Is there any way to optimize row sorting in MemSQL?
For example, I have a 600M+ row table of customer transactional data and the first column row is an auto_increment integer column. I’m able to run a query that filters by customer information, which drops my overall result to 18M+ rows. However, if I add “ORDER BY row DESC” the performance drastically drops.
I tested an alternate scenario by creating a new table with only the row column and those 18M+ rows, the absolute minimum dataset I’d work on at a time, followed by “ORDER BY row DESC LIMIT 25” and performance still suffers.
The end goal is to display the latest 25 entries filtered by customer, hence applying that “ORDER BY row DESC LIMIT 25” query, yet working with anywhere from 600M to over 1B rows of data in a 1.5TB database. The query execution time is at minimum 12 seconds, not at all optimal for customers accessing the dataset through a frontend / website.
I’ve created two tables isolating those 3 customer data columns of interest. Both tables each have a total of 648,260,111 rows.
CREATE TABLE IF NOT EXISTS tbl_data_columnstore_shards_no (row BIGINT, addrFrom CHAR(42), addrTo CHAR(42), KEY(row) USING CLUSTERED COLUMNSTORE);
CREATE TABLE IF NOT EXISTS tbl_data_columnstore_shards_yes (row BIGINT, addrFrom CHAR(42), addrTo CHAR(42), KEY(row) USING CLUSTERED COLUMNSTORE, SHARD KEY (addrFrom, addrTo));
The addrFrom and addrTo columns are filled with customer info in hexadecimal format. An example cell: 0xFBb1b73C4f0BDa4f67dcA266ce6Ef42f520fBB98
Here is the query for the 1st table:
SELECT row FROM tbl_data_columnstore_shards_no WHERE (addrFrom = ‘0xFBb1b73C4f0BDa4f67dcA266ce6Ef42f520fBB98’ OR addrTo = ‘0xFBb1b73C4f0BDa4f67dcA266ce6Ef42f520fBB98’) ORDER BY row DESC LIMIT 25 OFFSET 0;
Here is the query for the 2nd table:
SELECT row FROM tbl_data_columnstore_shards_yes WHERE (addrFrom = ‘0xFBb1b73C4f0BDa4f67dcA266ce6Ef42f520fBB98’ OR addrTo = ‘0xFBb1b73C4f0BDa4f67dcA266ce6Ef42f520fBB98’) ORDER BY row DESC LIMIT 25 OFFSET 0;
Below are links to the pastebins of both JSON files.
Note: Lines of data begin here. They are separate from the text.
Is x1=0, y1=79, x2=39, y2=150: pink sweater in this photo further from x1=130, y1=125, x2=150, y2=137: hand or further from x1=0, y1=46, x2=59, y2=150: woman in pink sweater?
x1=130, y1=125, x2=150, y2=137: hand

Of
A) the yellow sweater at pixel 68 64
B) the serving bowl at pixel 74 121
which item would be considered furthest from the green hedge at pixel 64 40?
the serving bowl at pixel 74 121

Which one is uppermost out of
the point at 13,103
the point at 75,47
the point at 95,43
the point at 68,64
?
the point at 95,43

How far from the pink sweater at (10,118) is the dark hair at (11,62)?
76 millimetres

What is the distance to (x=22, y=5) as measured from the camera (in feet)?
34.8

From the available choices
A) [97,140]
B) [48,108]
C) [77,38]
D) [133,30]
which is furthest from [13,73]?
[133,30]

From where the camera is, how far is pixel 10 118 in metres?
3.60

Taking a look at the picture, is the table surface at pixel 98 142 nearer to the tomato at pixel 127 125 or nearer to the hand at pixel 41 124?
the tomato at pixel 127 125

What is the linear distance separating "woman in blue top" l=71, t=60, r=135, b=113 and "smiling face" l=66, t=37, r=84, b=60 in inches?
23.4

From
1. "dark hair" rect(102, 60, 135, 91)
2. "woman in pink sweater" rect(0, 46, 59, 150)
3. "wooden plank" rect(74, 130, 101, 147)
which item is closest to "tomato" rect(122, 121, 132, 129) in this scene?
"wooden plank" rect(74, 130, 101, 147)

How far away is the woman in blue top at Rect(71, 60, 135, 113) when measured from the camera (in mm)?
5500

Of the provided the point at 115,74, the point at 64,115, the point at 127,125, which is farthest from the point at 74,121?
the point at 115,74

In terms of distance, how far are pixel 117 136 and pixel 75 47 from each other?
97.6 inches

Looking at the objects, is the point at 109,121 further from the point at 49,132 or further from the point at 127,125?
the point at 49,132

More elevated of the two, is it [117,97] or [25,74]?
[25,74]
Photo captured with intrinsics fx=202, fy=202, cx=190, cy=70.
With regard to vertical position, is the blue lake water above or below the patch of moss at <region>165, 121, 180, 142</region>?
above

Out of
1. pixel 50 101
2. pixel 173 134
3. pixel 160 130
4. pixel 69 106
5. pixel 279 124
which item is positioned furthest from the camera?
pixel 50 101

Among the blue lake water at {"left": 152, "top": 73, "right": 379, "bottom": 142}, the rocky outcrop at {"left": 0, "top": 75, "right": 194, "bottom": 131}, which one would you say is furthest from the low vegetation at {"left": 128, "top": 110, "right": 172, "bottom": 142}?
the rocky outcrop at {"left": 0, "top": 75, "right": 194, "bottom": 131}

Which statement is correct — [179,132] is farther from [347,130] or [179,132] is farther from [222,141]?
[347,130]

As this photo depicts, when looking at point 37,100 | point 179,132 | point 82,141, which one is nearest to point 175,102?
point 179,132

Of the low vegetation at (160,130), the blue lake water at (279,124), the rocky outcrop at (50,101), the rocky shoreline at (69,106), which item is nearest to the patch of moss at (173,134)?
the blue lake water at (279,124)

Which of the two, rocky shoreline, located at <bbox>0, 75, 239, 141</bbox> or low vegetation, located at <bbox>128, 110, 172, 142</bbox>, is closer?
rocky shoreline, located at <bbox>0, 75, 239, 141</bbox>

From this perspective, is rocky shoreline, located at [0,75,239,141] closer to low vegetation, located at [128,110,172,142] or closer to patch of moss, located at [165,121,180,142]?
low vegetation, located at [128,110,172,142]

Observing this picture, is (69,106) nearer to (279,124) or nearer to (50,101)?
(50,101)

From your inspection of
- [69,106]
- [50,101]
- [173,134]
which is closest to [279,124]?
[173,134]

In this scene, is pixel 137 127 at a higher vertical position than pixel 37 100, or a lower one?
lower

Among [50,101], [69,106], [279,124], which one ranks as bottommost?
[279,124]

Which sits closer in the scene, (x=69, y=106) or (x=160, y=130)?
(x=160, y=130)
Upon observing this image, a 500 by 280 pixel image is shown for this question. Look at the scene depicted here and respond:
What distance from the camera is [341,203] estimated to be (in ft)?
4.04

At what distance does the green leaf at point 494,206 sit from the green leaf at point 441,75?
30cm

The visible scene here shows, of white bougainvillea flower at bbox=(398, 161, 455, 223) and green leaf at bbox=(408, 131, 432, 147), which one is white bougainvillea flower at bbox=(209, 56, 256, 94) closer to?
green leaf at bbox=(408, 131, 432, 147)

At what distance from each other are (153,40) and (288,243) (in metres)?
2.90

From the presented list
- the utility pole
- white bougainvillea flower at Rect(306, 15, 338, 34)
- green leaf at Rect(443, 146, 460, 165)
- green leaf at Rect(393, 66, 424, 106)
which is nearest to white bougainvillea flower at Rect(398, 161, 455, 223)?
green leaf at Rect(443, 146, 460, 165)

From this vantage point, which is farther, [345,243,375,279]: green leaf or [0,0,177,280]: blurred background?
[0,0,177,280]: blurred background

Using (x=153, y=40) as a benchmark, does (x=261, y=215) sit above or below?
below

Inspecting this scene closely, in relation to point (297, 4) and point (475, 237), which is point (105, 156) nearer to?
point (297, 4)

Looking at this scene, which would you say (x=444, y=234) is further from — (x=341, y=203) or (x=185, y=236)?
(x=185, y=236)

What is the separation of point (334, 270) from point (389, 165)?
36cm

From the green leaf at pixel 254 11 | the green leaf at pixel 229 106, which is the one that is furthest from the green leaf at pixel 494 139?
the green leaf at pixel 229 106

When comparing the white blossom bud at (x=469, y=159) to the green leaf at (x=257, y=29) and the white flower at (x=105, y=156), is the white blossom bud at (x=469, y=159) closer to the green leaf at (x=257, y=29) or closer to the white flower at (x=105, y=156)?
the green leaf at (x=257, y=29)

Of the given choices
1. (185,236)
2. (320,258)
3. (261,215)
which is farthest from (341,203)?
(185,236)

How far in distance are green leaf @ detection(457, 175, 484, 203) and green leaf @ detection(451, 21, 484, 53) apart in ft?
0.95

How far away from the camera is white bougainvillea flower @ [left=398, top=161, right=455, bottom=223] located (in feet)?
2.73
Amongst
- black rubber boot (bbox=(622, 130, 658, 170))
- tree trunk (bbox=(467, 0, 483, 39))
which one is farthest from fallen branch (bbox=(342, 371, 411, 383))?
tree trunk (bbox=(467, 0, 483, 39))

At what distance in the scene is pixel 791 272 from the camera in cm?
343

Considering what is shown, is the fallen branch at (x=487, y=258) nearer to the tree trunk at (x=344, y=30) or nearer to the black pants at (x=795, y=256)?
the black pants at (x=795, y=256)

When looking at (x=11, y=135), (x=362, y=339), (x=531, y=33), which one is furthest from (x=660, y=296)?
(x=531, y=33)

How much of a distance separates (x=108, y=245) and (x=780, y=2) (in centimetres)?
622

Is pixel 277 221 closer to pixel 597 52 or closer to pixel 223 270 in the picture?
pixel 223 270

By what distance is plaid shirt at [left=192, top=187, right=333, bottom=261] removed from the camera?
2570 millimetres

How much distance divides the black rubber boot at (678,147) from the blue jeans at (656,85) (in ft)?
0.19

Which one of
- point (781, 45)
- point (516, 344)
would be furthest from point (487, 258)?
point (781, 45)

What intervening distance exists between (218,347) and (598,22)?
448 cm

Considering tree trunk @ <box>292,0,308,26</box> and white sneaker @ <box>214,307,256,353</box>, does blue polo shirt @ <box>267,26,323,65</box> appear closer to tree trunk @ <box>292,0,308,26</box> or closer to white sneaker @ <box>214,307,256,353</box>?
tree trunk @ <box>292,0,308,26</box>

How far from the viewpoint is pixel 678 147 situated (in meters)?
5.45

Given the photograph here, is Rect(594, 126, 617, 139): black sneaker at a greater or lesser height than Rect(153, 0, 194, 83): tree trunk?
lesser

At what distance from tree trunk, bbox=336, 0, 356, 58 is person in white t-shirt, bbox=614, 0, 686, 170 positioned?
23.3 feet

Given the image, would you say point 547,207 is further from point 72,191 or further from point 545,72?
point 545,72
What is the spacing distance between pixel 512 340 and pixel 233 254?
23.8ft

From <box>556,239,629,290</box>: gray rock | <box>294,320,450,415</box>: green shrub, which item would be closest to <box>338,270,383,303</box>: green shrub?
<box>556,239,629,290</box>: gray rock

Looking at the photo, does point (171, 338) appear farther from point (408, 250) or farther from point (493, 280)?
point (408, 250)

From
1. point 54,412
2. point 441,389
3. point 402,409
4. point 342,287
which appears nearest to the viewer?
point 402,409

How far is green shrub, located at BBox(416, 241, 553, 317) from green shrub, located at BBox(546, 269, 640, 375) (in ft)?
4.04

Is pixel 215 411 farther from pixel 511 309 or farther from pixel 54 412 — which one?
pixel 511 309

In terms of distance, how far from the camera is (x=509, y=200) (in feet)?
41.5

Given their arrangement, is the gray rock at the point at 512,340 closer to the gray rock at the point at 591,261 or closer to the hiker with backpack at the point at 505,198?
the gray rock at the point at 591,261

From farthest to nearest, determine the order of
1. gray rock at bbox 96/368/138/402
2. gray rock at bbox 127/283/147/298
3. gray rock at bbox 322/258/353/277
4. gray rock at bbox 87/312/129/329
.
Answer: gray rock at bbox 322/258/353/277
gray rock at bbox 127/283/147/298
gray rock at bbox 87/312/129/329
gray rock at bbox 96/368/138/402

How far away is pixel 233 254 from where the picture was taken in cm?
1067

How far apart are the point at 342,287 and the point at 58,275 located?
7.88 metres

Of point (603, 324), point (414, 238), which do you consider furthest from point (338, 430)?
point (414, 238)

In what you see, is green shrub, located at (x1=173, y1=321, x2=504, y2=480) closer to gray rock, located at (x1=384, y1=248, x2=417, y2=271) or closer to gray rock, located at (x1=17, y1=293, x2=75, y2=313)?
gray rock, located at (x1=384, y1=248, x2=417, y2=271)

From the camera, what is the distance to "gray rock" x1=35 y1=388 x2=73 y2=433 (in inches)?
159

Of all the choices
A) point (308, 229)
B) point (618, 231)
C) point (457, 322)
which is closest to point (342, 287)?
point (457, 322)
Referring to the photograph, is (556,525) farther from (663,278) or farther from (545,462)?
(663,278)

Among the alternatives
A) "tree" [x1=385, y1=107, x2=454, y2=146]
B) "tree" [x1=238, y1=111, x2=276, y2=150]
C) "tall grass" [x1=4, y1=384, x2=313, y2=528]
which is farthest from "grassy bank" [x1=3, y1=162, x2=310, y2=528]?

MemSQL doesn’t yet support a reverse scan of the sort key. So, once you add the order by we need to scan the entire result and do a top sort (instead of just scanning in reverse order and stopping when we find the top X). You’ll notice in the fast case without the order by the scan stopped much sooner (and all the extra cost in the profile is form needing to scan the entire table).
If your running at least memsql 7.x you can create your sort key with desc sort order.
CREATE TABLE IF NOT EXISTS tbl_data_columnstore_shards_no (row BIGINT, addrFrom CHAR(42), addrTo CHAR(42), KEY( rowdesc) USING CLUSTERED COLUMNSTORE);
This way you’ll notice the top sort goes away in the profile (a limit is pushed down directly over top of the scan so you’ll get the same performance as without the order by).